● **EXERCISE MATERIALS**
....

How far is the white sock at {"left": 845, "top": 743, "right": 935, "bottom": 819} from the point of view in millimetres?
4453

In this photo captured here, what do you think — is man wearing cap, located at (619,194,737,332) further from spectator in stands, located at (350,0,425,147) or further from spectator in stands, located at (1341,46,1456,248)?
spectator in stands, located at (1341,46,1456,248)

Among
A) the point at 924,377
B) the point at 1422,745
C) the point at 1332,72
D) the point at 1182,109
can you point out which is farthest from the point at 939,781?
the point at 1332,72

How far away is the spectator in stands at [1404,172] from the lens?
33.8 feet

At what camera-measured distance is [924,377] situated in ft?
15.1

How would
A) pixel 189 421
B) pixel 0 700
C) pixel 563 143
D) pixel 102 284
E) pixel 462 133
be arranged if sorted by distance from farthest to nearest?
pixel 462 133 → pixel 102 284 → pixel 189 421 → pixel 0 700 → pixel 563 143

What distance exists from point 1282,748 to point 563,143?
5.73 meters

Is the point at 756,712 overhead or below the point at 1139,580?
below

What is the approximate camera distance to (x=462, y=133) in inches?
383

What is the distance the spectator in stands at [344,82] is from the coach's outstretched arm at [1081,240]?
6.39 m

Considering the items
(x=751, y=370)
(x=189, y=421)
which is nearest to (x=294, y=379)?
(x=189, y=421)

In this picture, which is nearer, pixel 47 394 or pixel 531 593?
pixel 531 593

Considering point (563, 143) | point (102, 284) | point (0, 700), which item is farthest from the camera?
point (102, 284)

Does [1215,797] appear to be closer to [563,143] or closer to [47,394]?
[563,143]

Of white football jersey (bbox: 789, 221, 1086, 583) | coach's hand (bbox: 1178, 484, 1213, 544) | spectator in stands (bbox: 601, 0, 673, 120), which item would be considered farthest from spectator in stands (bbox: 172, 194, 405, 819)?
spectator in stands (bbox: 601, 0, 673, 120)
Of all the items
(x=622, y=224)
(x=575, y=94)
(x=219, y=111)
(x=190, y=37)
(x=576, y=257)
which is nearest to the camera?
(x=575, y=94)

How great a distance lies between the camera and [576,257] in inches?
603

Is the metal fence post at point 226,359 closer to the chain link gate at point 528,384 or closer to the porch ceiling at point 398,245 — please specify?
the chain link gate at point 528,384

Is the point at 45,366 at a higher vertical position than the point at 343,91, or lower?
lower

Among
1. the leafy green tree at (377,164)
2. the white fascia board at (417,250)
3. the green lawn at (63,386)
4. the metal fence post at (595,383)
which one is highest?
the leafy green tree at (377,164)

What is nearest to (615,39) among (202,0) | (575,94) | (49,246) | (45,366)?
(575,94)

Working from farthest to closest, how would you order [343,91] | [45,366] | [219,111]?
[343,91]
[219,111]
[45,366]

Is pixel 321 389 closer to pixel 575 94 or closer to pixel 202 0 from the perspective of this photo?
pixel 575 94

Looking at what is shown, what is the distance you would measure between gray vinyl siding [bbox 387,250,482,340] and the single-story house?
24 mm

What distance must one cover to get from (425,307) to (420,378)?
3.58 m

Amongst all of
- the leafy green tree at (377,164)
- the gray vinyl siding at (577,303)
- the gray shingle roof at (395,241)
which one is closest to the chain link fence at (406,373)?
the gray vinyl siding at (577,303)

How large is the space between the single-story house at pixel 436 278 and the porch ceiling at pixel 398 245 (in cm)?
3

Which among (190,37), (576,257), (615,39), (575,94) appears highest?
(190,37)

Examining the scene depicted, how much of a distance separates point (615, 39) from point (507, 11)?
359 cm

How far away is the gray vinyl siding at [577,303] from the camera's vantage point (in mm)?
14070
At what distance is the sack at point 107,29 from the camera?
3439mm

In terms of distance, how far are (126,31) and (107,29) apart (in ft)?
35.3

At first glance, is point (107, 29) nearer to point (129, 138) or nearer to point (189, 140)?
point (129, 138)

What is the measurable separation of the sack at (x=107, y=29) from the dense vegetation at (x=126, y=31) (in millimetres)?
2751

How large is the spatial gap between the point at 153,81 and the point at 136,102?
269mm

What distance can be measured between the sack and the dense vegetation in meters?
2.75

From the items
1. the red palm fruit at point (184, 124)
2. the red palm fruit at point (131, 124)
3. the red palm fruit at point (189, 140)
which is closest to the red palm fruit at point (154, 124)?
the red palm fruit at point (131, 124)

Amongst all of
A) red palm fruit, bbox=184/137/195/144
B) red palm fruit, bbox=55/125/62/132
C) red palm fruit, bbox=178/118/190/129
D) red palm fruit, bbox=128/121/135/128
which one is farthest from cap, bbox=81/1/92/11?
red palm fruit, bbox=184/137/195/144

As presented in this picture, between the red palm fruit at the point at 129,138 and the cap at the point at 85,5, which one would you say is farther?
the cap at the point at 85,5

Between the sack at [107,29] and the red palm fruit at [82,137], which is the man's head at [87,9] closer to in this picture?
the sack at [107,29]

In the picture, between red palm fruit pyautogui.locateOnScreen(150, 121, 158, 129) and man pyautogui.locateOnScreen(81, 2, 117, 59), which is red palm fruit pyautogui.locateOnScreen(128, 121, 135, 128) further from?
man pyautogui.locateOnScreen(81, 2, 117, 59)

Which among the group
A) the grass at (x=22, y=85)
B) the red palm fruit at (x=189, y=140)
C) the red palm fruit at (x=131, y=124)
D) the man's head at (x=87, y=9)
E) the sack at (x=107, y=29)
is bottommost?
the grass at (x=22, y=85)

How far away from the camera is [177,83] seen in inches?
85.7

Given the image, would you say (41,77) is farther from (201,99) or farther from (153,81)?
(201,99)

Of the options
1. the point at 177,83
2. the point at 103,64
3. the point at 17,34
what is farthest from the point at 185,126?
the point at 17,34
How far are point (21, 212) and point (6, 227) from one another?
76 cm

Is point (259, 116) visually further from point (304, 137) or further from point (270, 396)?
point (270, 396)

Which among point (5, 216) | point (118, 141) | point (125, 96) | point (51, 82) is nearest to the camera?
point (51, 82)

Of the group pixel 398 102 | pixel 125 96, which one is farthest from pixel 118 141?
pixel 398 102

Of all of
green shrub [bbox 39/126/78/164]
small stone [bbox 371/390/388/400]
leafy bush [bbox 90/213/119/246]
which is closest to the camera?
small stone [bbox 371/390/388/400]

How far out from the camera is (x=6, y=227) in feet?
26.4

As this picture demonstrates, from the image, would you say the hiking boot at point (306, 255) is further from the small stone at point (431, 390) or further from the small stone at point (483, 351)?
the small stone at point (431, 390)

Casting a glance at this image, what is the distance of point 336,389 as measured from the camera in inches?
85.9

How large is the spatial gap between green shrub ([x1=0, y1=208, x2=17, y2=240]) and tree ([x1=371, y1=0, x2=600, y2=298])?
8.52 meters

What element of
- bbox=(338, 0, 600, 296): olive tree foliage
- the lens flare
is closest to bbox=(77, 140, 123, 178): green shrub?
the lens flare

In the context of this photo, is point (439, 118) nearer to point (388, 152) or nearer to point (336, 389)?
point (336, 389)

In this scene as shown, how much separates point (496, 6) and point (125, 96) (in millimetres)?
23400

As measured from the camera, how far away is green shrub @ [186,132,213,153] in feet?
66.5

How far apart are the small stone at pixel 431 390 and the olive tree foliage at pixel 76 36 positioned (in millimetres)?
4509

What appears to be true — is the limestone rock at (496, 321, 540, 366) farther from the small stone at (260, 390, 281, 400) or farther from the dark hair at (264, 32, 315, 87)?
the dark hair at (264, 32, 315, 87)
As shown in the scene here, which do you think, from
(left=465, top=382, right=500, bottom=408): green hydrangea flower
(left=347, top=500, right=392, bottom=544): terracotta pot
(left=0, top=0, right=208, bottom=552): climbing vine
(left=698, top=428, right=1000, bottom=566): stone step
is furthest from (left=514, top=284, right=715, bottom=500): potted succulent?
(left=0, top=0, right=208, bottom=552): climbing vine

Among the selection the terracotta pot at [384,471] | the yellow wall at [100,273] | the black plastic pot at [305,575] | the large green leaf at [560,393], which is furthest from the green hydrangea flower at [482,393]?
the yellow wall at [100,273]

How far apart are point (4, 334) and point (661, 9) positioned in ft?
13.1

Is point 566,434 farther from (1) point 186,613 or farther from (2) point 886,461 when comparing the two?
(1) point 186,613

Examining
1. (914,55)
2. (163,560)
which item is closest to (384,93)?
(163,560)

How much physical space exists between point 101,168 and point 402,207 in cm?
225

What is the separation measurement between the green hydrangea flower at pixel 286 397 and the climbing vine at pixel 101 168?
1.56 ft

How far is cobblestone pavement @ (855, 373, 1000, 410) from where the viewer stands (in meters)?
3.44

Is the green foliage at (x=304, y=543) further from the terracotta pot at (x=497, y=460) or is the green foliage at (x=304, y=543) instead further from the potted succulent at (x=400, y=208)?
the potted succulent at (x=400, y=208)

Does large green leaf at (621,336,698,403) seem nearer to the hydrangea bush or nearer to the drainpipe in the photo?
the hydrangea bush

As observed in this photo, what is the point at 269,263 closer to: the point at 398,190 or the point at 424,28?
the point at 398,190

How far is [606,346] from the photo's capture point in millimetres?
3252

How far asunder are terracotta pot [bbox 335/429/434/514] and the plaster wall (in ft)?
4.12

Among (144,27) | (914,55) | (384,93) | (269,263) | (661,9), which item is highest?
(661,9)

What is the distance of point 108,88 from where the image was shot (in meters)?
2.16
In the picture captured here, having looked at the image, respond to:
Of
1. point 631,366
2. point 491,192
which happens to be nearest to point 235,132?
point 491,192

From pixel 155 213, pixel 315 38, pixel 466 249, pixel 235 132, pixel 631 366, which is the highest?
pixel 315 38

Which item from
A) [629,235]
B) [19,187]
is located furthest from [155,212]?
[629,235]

....

● **GOAL**
Please put the material into a Markdown table with the columns Row and Text, beginning at the line containing "Which item from" and continuing through the last line of the material. Skip any blank lines.

● **FULL OUTPUT**
| Row | Text |
|---|---|
| 1 | Which item from |
| 2 | A) [629,235] |
| 3 | B) [19,187] |
| 4 | is located furthest from [155,212]? |
| 5 | [629,235] |